◆ Exercise requirements
1) In the roof vent thread, give the part that opens with the words containing "# Source for" and closes with "far no luck." again, replacing "roof vents" with "rooftop ventilators" everywhere.
2) Write the next part of the forum thread on scale roof vents, starting right after its last post.

◆ Document passage
——
# Source for roof vents?



## riderdan (Jan 2, 2014)

I've been wandering aimlessly around the internet looking for scale roof vents, but haven't found any that seem to work for G. I've seen any number of HO and O scale vents, but almost nothing that's an appropriate size for 1:24 / 1:22.5. I thought that perhaps the "garage diorama" people would sell these, but so far no luck.

I'm specifically interested in the "whirly bird" type... though I'd settle for some "bin" type vents, too.


----------



## Garratt (Sep 15, 2012)

They would be difficult to make by hand but you could use a modified Dremel type ball deburring tool as a master and make a silicone mold. The one below is is 5/16 ball so perhaps a little small for 1:24. I'm sure they come larger though.










The larger ones look just the part but probably very expensive... Just a thought.










Andrew


----------



## Naptowneng (Jun 14, 2010)

Maybe...

http://www.ozarkminiatures.com/scripts/prodView.asp?idproduct=24011

Jerry


----------



## d_sinsley (Mar 29, 2011)

Garratt said:


> They would be difficult to make by hand but you could use a modified Dremel type ball deburring tool as a master and make a silicone mold. The one below is is 5/16 ball so perhaps a little small for 1:24. I'm sure they come larger though.
> 
> 
> Andrew


Now that is a slick idea. or make one out of polymer clay and then cast them


----------



## Totalwrecker (Feb 26, 2009)

Look up Discout Jewelry Supply, you can get those Ball Burrs separately in many sizes. Go for 10% over size if you mold one. Comes with a good sprue too!
John


----------



## Garratt (Sep 15, 2012)

John, like these ones...
http://www.amazonsupply.com/carbide-uncoated-bright-finish-single/dp/B005D7DSWM 
Build up the base thicker so it comes from the mold easier. Flatten the tops of the finished items.
About $20 for 1/2" and $45 for 1". Handy tool to have also.

Andrew


----------



## riderdan (Jan 2, 2014)

Garratt said:


> They would be difficult to make by hand but you could use a modified Dremel type ball deburring tool as a master and make a silicone mold. The one below is is 5/16 ball so perhaps a little small for 1:24. I'm sure they come larger though.
> 
> 
> 
> ...


Thanks Andrew--casting them is a great idea. I'll look into buying one of these deburring tools and seeing if I can put some of my silicone mold-making supplies to work


----------



## Totalwrecker (Feb 26, 2009)

I've seen coarser ball burrs. 
What size do you want?
The gem show is due in town next week, suppliers set up shop around town, I was going for some new trim blades (rock), I could look to see what's there.
——
◆ Dataset section
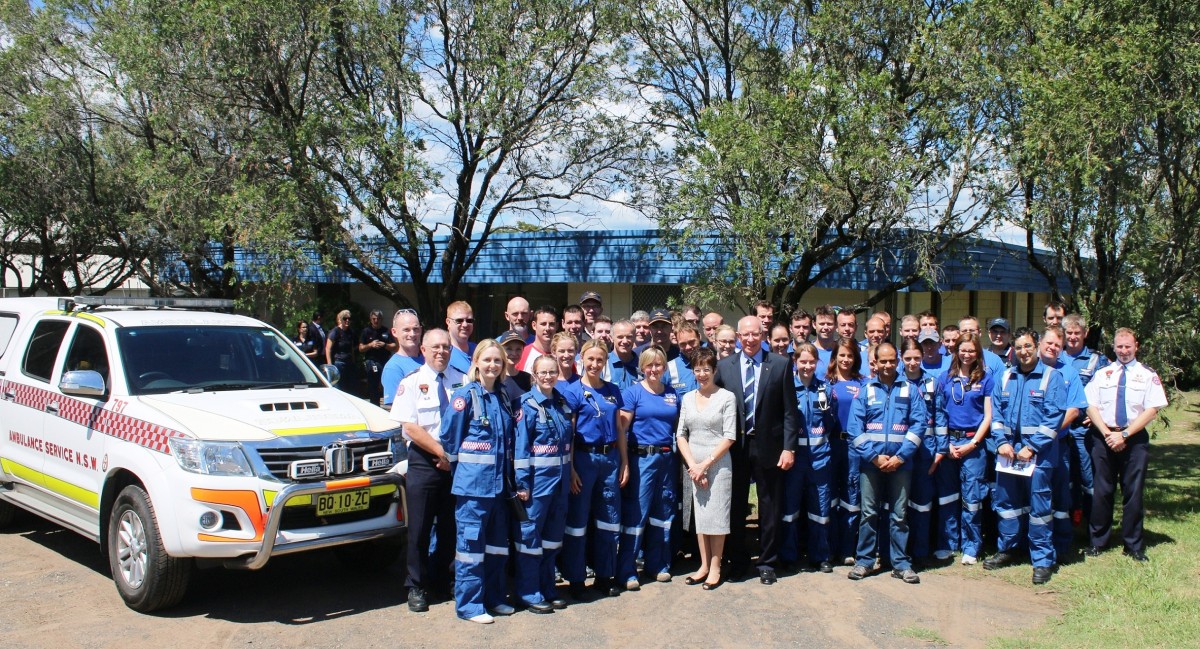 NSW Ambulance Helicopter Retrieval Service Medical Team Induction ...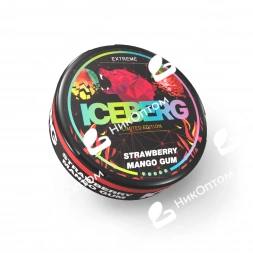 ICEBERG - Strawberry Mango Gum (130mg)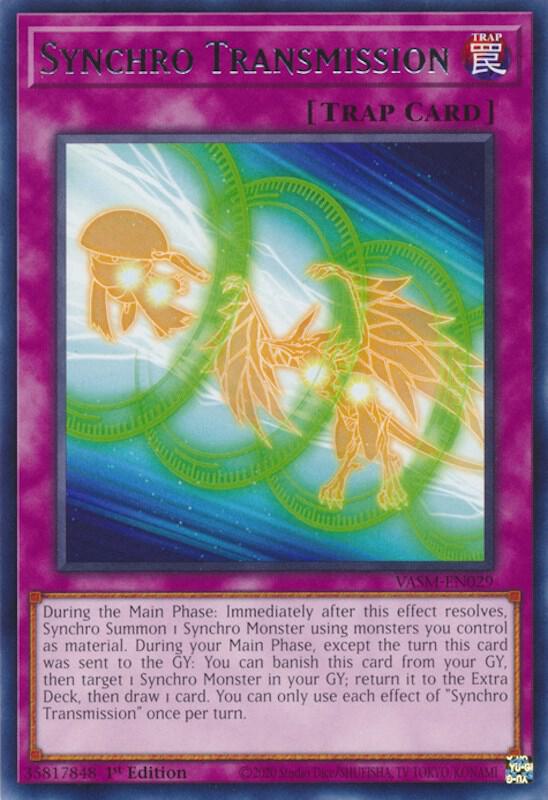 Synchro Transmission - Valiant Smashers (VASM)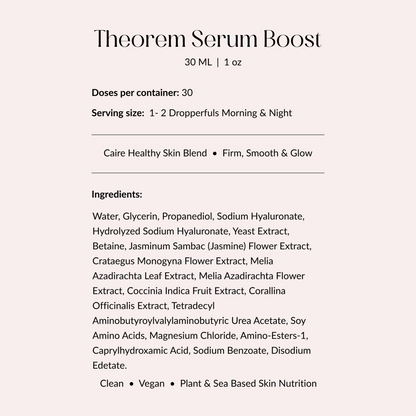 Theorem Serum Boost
——
◆ Results
1)
# Source for rooftop ventilators?



## riderdan (Jan 2, 2014)

I've been wandering aimlessly around the internet looking for scale rooftop ventilators, but haven't found any that seem to work for G. I've seen any number of HO and O scale vents, but almost nothing that's an appropriate size for 1:24 / 1:22.5. I thought that perhaps the "garage diorama" people would sell these, but so far no luck.

2)
John


----------



## riderdan (Jan 2, 2014)

Totalwrecker said:


> I've seen coarser ball burrs.
> What size do you want?
> The gem show is due in town next week, suppliers set up shop around town, I was going for some new trim blades (rock), I could look to see what's there.
> John


Thanks John,

The ones I've seen are 12" in 1:1, so I was thinking somewhere around 1/2" diameter ball. I didn't see any that large when I looked into jewelry supplies on-line. The largest I came across was 10mm. 

Jewelry suppliers do seem to have coarser burs than metal working suppliers--perhaps because they are used for working in wax? The coarser the better, obviously--a lot of those "turbine" vents I've seen have between 16 and 20 fins, so if there was something that coarse, it would look a little more correct.


----------



## Totalwrecker (Feb 26, 2009)

Largest I found at my online supplier was 11.1 mm
but Grangers has 'em 1/2 and 1"
http://www.grainger.com/product/WIDIA-METAL-REMOVAL-Double-Cut-Carbide-Bur-WP55344/_/N-pc8?s_pp=false&picUrl=//static.grainger.com/rp/s/is/image/Grainger/1Z294_AS01?$smthumb$


----------



## Garratt (Sep 15, 2012)

John, double cut ones don't look right. 
I mentioned it to a friend who models stuff on ShapeWays. 
It's not a simple thing to model but software may do it easy.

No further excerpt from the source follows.